The church has always been involved in social causes, from feeding homeless people to buying an ambulance for a medical clinic in Niger. With their $500, members of the non-denominational congregation chose to help others as far away as Tanzania and as close to home as their next door neighbors.
How easy it is to forget the true meaning of this season during the hustle and bustle of striving for the perfect Christmas. However, when we recall the circumstances in which the Christ child was born, it’s much easier to remember that it’s not about expensive gifts like electronic games, computer gadgets and other gizmos that will eventually become obsolete or today’s latest fashions that will be out-of-style by the end of next year.
Do you want to celebrate a Christmas that honors our Savior and teaches your children and grandchildren the real value of a Christ-centered holiday?
Do you want to celebrate a Christmas that honors our Savior and teaches your children and grandchildren the real value of a Christ-centered holiday? Start at home with some of the following suggestions:
- Write a letter to family members revealing your favorite Christmas memory from the past. I always loved hearing my parents share about growing up during the Depression years and the simple times of Christmases past without the pressure to spend more than you earn by putting it on a credit card.
- Adopt a family at Christmas and anonymously provide everything they need to make their holiday a memorable one, including the meal and the gifts.
- Go caroling with your family, neighbors or church members at a local nursing home or veterans’ center. I’ve done this and it’s a delight to see the expressions on the faces of the residents.

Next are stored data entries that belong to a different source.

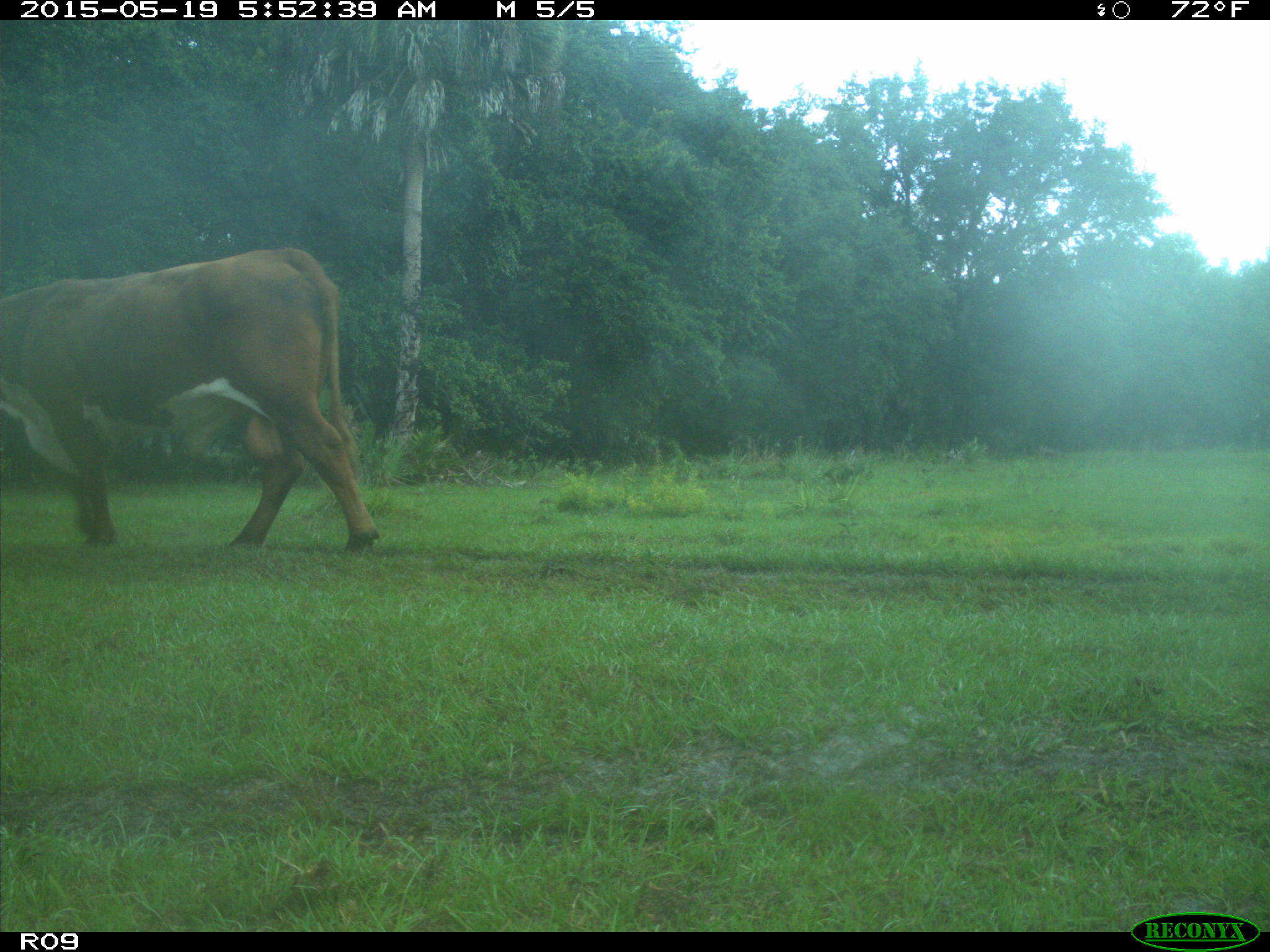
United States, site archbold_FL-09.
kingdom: Animalia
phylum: Chordata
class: Mammalia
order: Artiodactyla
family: Bovidae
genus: Bos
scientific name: Bos taurus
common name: domestic cow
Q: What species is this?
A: Bos taurus (domestic cow).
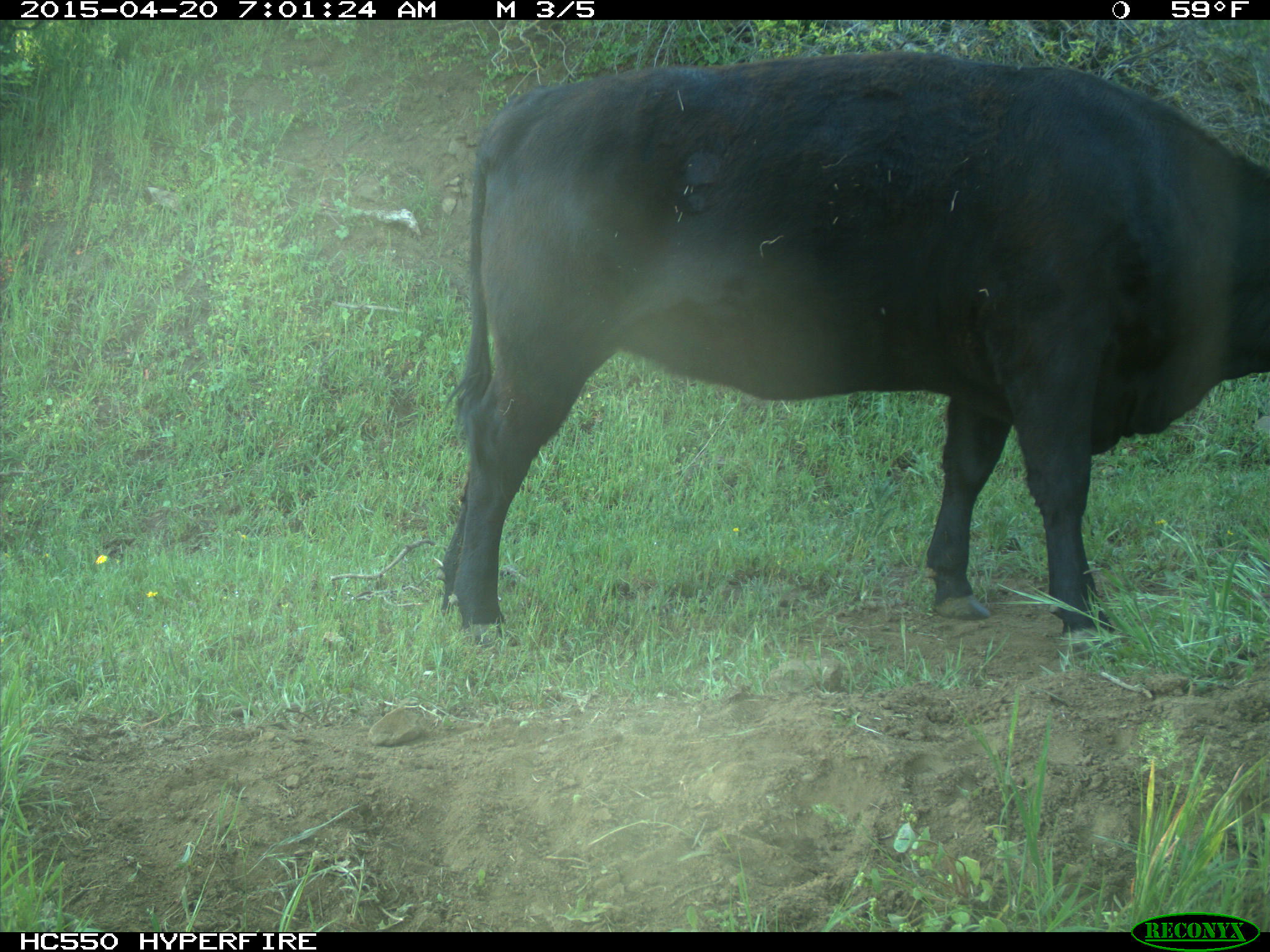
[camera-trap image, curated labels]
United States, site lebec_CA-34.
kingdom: Animalia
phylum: Chordata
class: Mammalia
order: Artiodactyla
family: Bovidae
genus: Bos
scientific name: Bos taurus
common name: domestic cow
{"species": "Bos taurus (domestic cow)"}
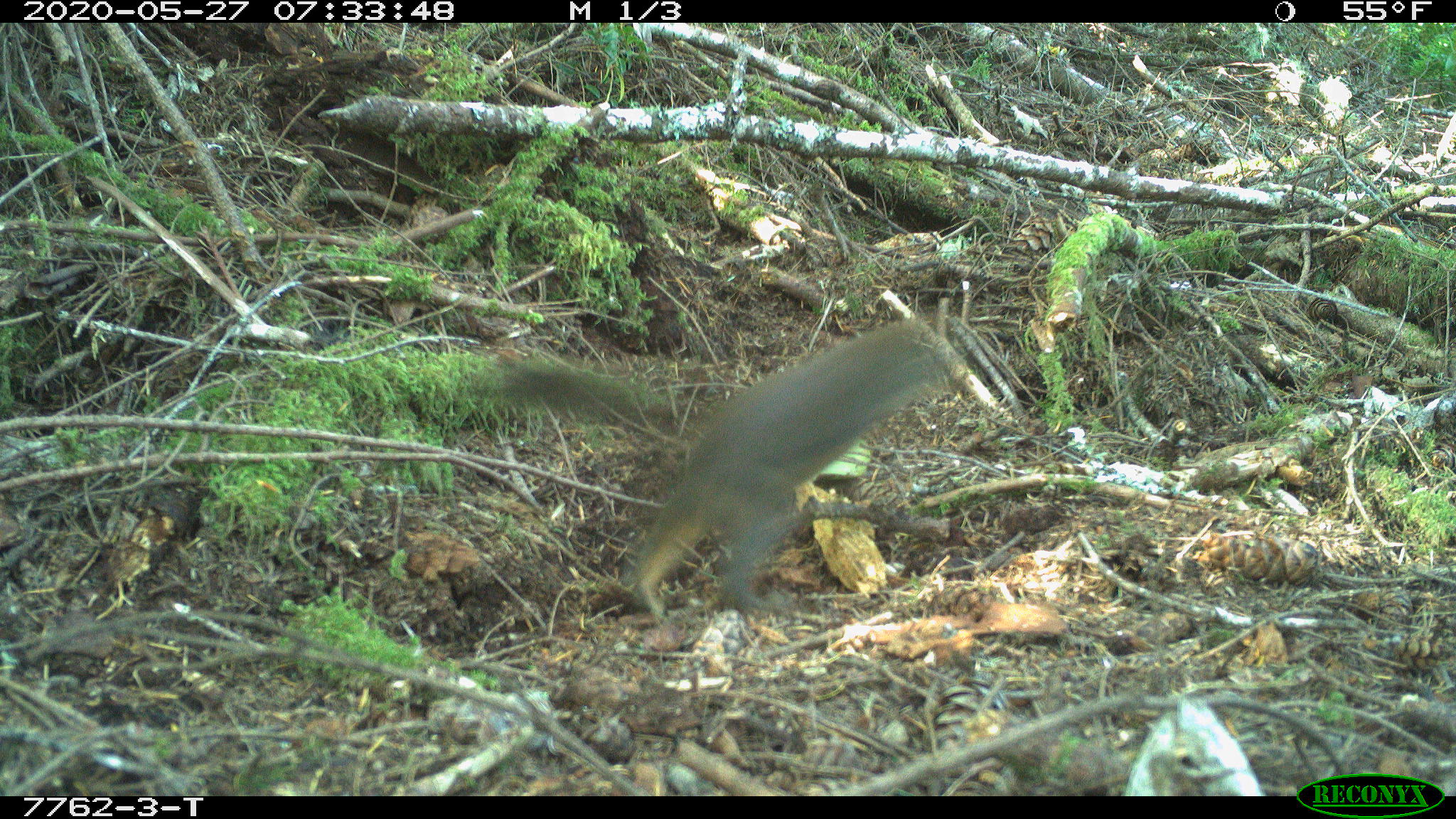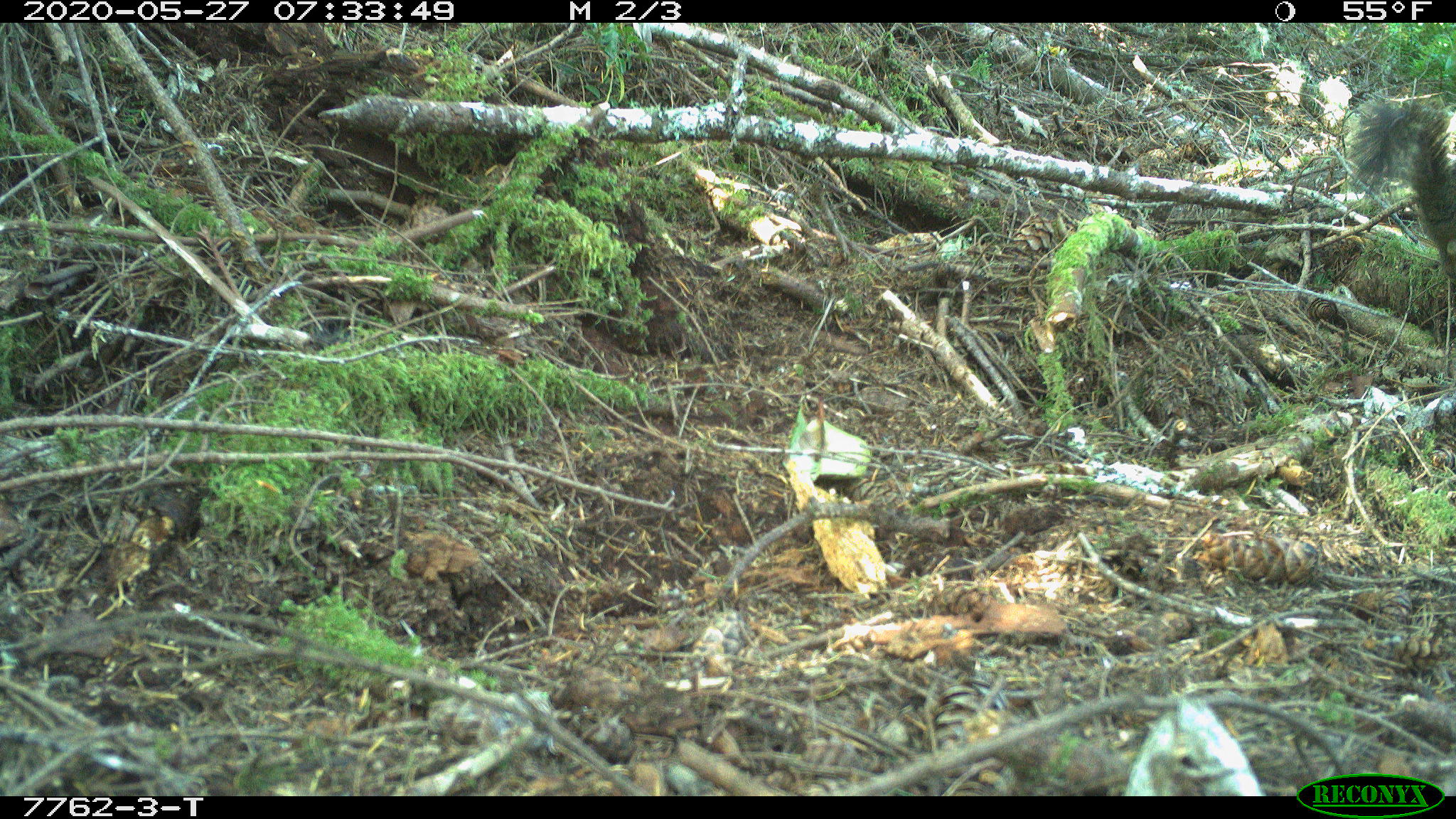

- Purchase nice toys that don’t require batteries and donate them to Toys for Tots or some other worthy cause. Let your children or grandchildren select the toys.
- Find an Angel Tree in your area and select a child or adult in need. Purchase from their list what has been requested. Don’t be stingy either. Buy the best you can afford. Again, involve your children.
Each year, over $600 million is spent on Christmas, while billions have yet to hear the name of Jesus. The Christ child is the reason we should be celebrating this season. Many have forgotten this, getting caught up in the web of commercialization and the desire to keep up with their neighbors and friends. We live in a nation—and a world—of haves and have-nots. If you are blessed, then Luke 3:11 tells us we should share what we have.
That’s what Christmas is really all about.